Since Monday, the cardinals have been meeting daily in a Vatican auditorium for meetings prescribed by the rules governing papal transitions. A few more than 100 of the 150 or so cardinals present have given short speeches about the state of the church and what is needed in the next pope, a subtle form of politicking and auditioning. Another session was scheduled for Saturday.
Vatican analysts and Vaticanisti, those journalists who cover the Holy See and papal matters with a close eye, have theorized about the significance of the congregation’s length. One view is that Italian cardinals and insiders wanted to move quickly to a conclave to stave off too much scrutiny of the scandals that have washed over the Vatican in recent months. Another is that outsiders and foreign cardinals feel the need to explore questions of corruption and mismanagement more deeply.
But other factors are at play. The congregation meetings are the last opportunities for cardinals 80 and above — who are not eligible to vote in the conclave — to voice their views publicly about the church’s direction and the kind of pope who should lead it. A more prosaic cause for the timing of the conclave announcement is an interpretation of Vatican rules on declaring a conclave that requires all the elector cardinals to be present to do so. The last, Cardinal Jean-Baptiste Pham Minh Man, arrived only on Thursday.
The formal discussions have not been focused according to subject matter. The cardinals speak in the order of their requests.
Normally, the conclave should start 15 to 20 days after the end of a papacy, a period intended to include preparations for a papal funeral and for mourning. But Benedict, in the days before he stepped down, revised the rules to allow an earlier start.

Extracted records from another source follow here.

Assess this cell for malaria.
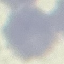
It is uninfected.

{
  "image_type": "cell patch, automatically extracted from a larger field of view and resized to 64 × 64 pixels",
  "capture": "smartphone through the microscope eyepiece",
  "stain": "Giemsa",
  "preparation": "thin blood film"
}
Classify this cell by malaria status.
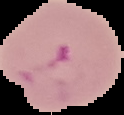
Parasitized.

The Tuesday start date allows for the cardinals to elect and install a pope from their ranks well ahead of the busy Easter week, which begins on March 24 with Palm Sunday, seven days before Easter itself.
Two of the 117 cardinals under 80 are not attending. They are Cardinal Julius Riyadi Darmaatmadja of Indonesia, who cited ill health, and Keith O’Brien of Scotland, who said he would not be attending after being accused of “inappropriate acts” with priests. He later acknowledged committing sexual misconduct.
On Friday, the cardinals voted to accept the reasons given for the two absences, as they are required to do. The vote was a reminder of the need to choose a pope who is untainted by improprieties. “They’re very concerned about getting somebody clean,” said Robert Mickens, the Vatican correspondent for The Tablet, a London-based Catholic weekly. “The O’Brien scandal is right in their faces,” he said.
There are no clear front-runners, but some cardinals hinted earlier in the week that they believe the church needs a compelling communicator who wins souls through his words and his holy bearing, and a strong-minded administrator who can tackle the disarray and scandal in the Vatican.
Benedict, 85 when he retired, was elected on the fourth round of voting in 2005 — a day after the conclave began — while his predecessor, John Paul II, emerged as pope after a conclave lasting from Oct. 14 to 16, 1978. No conclave since the early 20th century has lasted more than five days.